Après deux années de " surmobilisation " du Dife, le système de formation connaît une crise, en dépit de l’enjeu important de massification de la formation. Le rapport de gestion de la Cour des comptes dénombre 32 000 formations financées en 2021, contre 4 029 de janvier à fin août 2022…

Madame la ministre, qu’entendez-vous faire pour faciliter la formation des élus locaux ? Quelles améliorations envisagez-vous d’apporter à Mon compte élu, pour que ce service soit un service adapté et que les organismes de formation puissent accompagner les élus ?

M. le président. La parole est à Mme la ministre déléguée.

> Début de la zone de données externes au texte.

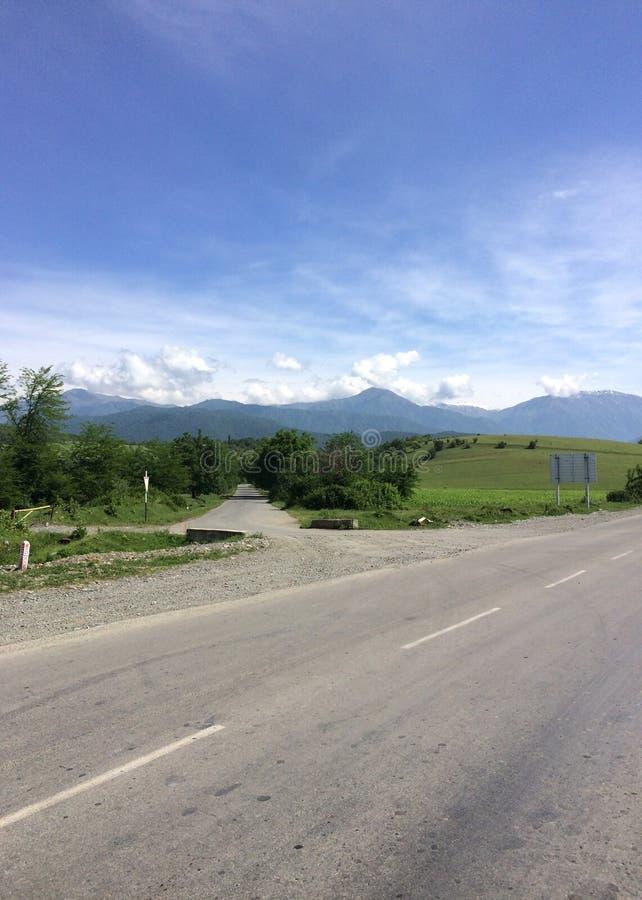 дорога через долину и горизонт гор стоковое фото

Mme Caroline Cayeux, ministre déléguée auprès du ministre de l’intérieur et des outre-mer et du ministre de la transition écologique et de la cohésion des territoires, chargée des collectivités territoriales. Monsieur le sénateur Kerrouche, c’est vrai, voilà près d’un an, le régime de formation des élus a connu une réforme d’ampleur ; il sera bientôt temps d’en tirer le bilan. Toutefois, les mesures prises ont d’ores et déjà permis de rétablir financièrement le système et d’aboutir à une modernisation des pratiques.

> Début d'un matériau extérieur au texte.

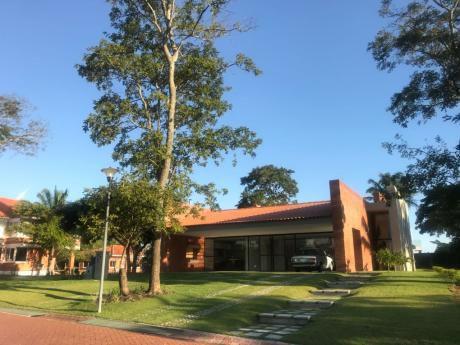 Casa En Venta - Cond. Floresta Del Urubo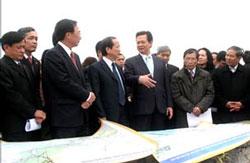 Thủ tướng Nguyễn Tấn Dũng và lãnh đạo thành phố Hải Phòng thị sát thực địa khu vực quy hoạch dự án sân bay quốc tế tại xã Vinh Quang, huyện Tiên Lãng. Photo: baohaiphong.com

La plateforme Mon compte élu permet de mieux informer les élus, qui disposent dorénavant de l’ensemble des offres de formation, et de dématérialiser les procédures.

Tout dernièrement, il a fallu renforcer les mécanismes d’identification en ligne et, c’est vrai, il est désormais nécessaire de se connecter via FranceConnect+. Cette mesure était nécessaire pour éviter les fraudes à l’identité, dont le nombre allait croissant. Qui, dans cette enceinte, n’a pas été contacté par SMS ou par téléphone sur ce sujet ?

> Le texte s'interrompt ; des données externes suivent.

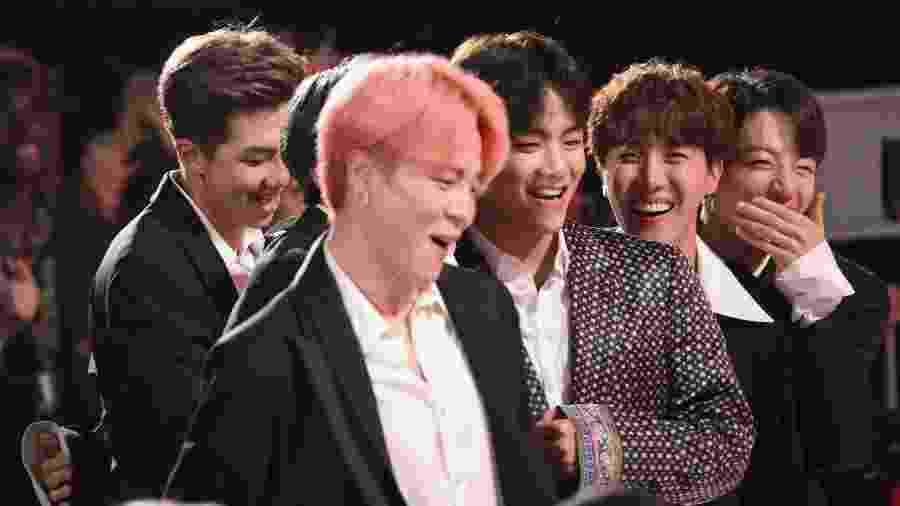 BTS reage ao prêmio de melhor grupo no Billboard Music Awards 2019 - Kevin Mazur/Getty Images for dcp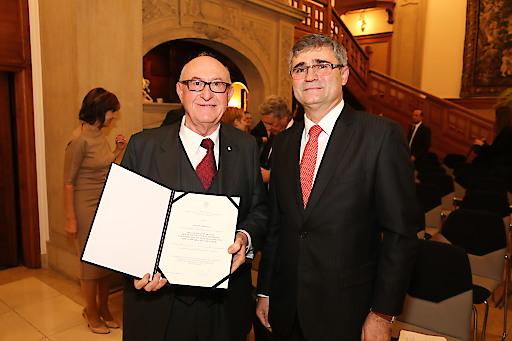 Dr. Günter Geyer, Vorstandsvorsitzender des Wiener Städtischen Versicherungsvereins, erhält hohe Auszeichnung der Slowakei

Mes services ont fait en sorte que l’accès à la formation des élus locaux ne soit pas restreint par ces nouvelles mesures. Nous sommes conscients du risque de fracture numérique qui peut exister dans ce domaine, comme, d’ailleurs, auprès de tous les publics.

C’est pourquoi nous avons décidé de mettre en place un accompagnement spécifique des élus. Des téléconseillers ont été recrutés pour assister ces derniers dans leurs démarches, et La Poste offre désormais un service d’accompagnement, dans les bureaux de poste, dans les maisons France Services ou à domicile.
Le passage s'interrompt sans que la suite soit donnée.